* Requirement 1
Translate this sentence from the thread on wide-block encryption speed into Spanish: "In HW implementations large lookup tables are expensive."
* Requirement 2
Pick out every line of the records that contains the word "bottom".

* Reading text
━━━━━━━━━━━━━━━━━━━━━━━━━━━━━━
Thanks, Hal, for the ideas, although I hope to find something still better.

1. Cutting the wide block to smaller sub blocks to be processed in
parallel could speed things up, but the main advantage of
as-wide-as-possible block encryption is the implicit data
authentication based on its inherent redundancy. This way less
plaintext is randomized at an illicit ciphertext change, so we trade
speed for security.

2. Computing L*x^64, L*x^128, L*x^196 and then shift-XOR for other
powers does not seem to help much. L*x^128 takes just as much time to
compute directly than to compute it from L*x^64. Unless, we use
something like Karatsuba multiplication, which gives only a little
speedup, but it is much more complex.


On Wed, Mar 24, 2010 at 11:40 AM, Hal Finney <hal.finney@xxxxxxxxx> wrote:
> On Tue, Mar 23, 2010 at 10:07 AM, Laszlo Hars <laszlo.hars@xxxxxxxxxxx> wrote:
>> 5. EME2 is too slow for sequential implementations in modern disk drives,
>> where data is streamed at 12 Gb/s, or more. However, table B.2.1 of the
>> Standard is not applicable for parallel implementations; in Galois fields
>> multiplication with a power of x is not a shift-XOR operation, if products
>> with smaller powers are not available. The user would need some guidance how
>> complex is a 128x128 bit Galois multiplication in this special setting. Keep
>> in mind that typical applications work on 4KB sectors, so one has to
>> multiply with up to x^255, which is not of any simple structure when taken
>> modulo of the fixed 128 degree polynomial. In HW implementations large
>> lookup tables are expensive.
> One thing to look into is that you could still use 512 bytes as the
> EME2 block size even though the hardware sectors are 4096 bytes. Then
> you could have more parallelism and perhaps could cycle a LFSR fewer
> times to generate the multiplications by x powers.
> Another possibility along these lines would be to do a full Galois
> multiplication to multiply by x^128, then to do the LFSR 128 times, so
> it takes half as long. Or extend this idea to multiply by x^64, x^128
> and x^192, then shift 64 times, and so on.
> No doubt as Matt says, Doug Whiting would be a good person to ask.
> Hal
━━━━━━━━━━━━━━━━━━━━━━━━━━━━━━
* Material supplied
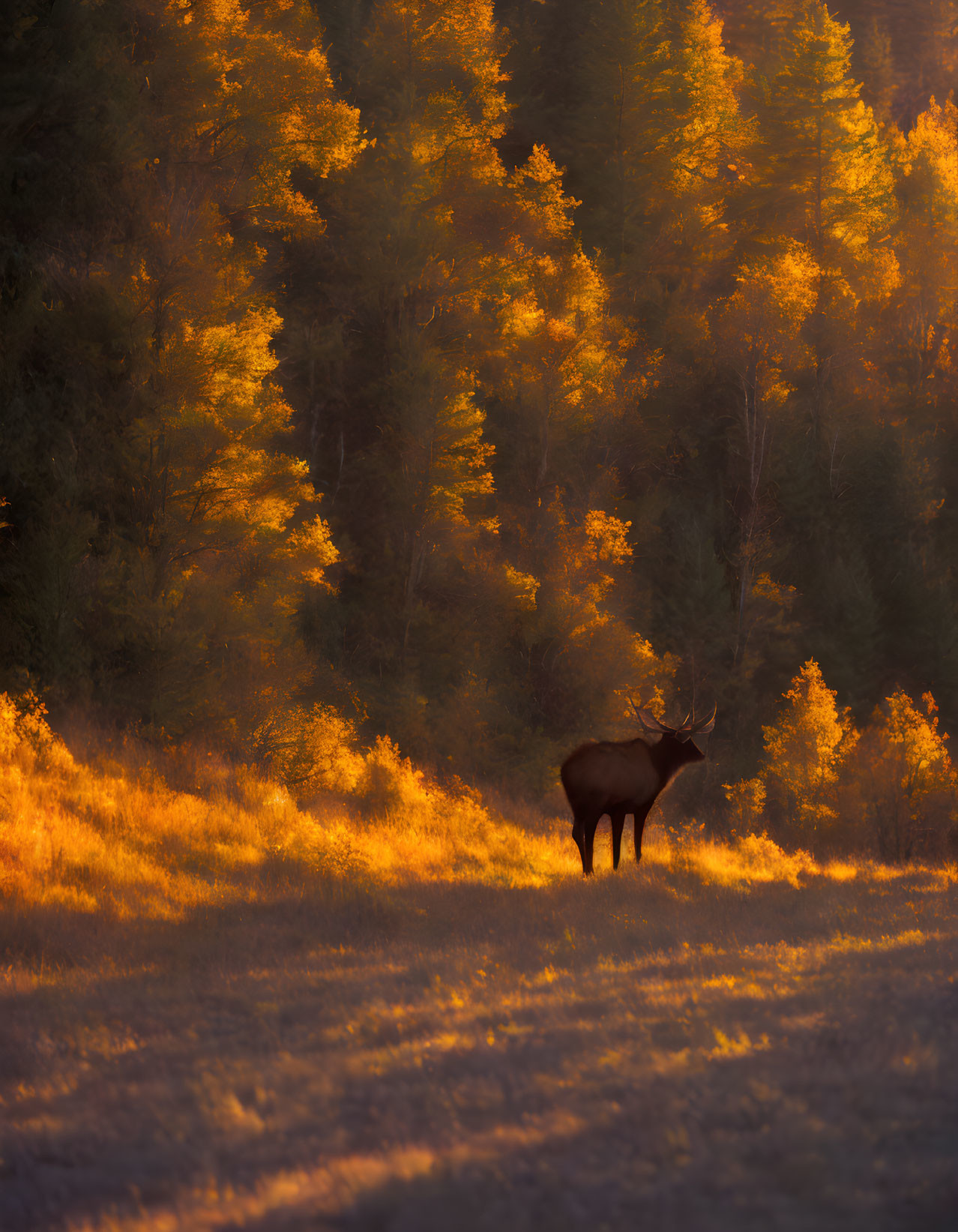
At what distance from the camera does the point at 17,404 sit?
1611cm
━━━━━━━━━━━━━━━━━━━━━━━━━━━━━━
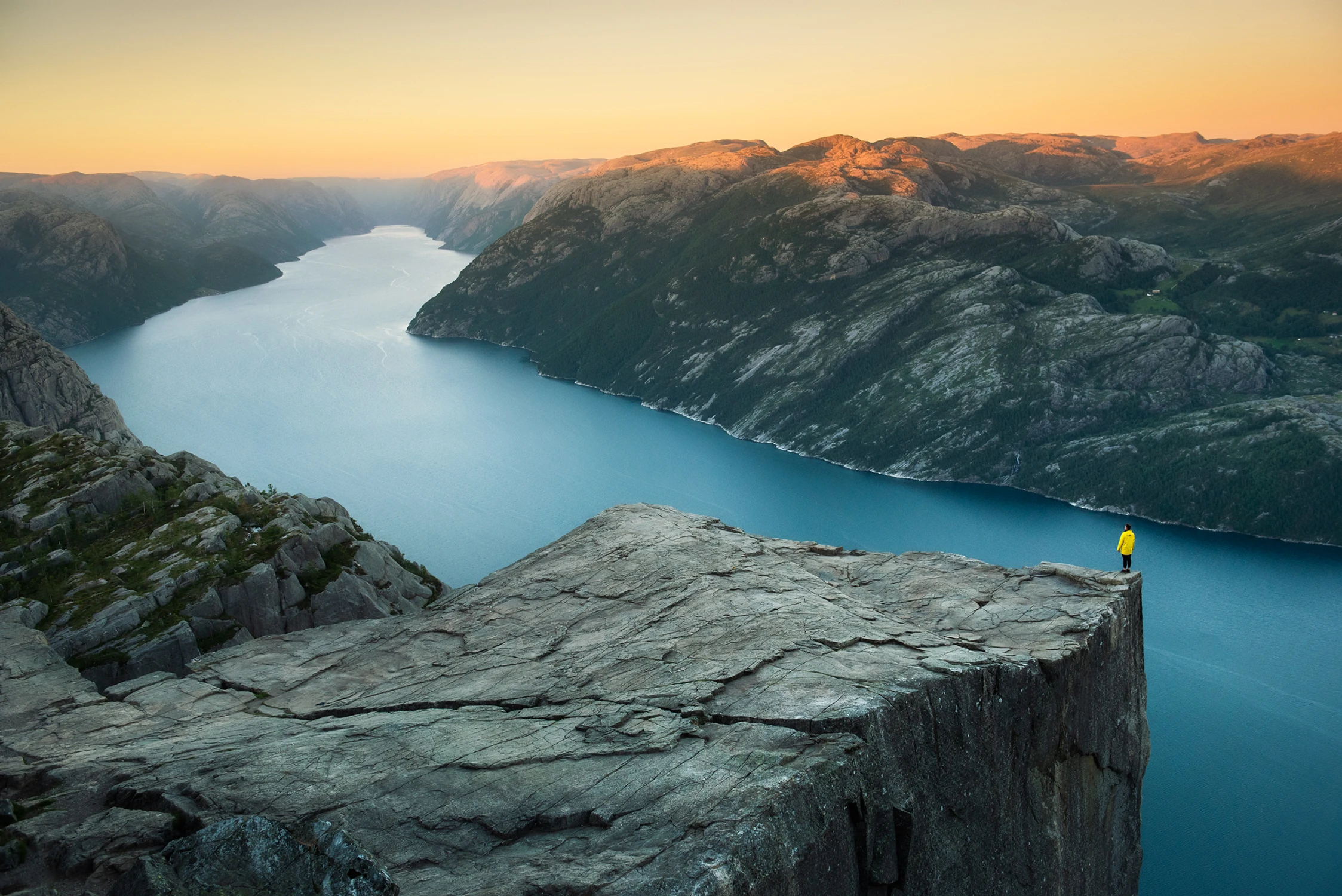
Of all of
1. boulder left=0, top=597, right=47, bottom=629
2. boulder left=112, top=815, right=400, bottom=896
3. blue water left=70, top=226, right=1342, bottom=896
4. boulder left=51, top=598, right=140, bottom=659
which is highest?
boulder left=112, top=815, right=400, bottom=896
━━━━━━━━━━━━━━━━━━━━━━━━━━━━━━
* Worked solution 1
En las implementaciones de HW, las tablas de consulta grandes son costosas.

* Worked solution 2
1. boulder left=0, top=597, right=47, bottom=629
2. boulder left=112, top=815, right=400, bottom=896
3. blue water left=70, top=226, right=1342, bottom=896
4. boulder left=51, top=598, right=140, bottom=659
boulder left=112, top=815, right=400, bottom=896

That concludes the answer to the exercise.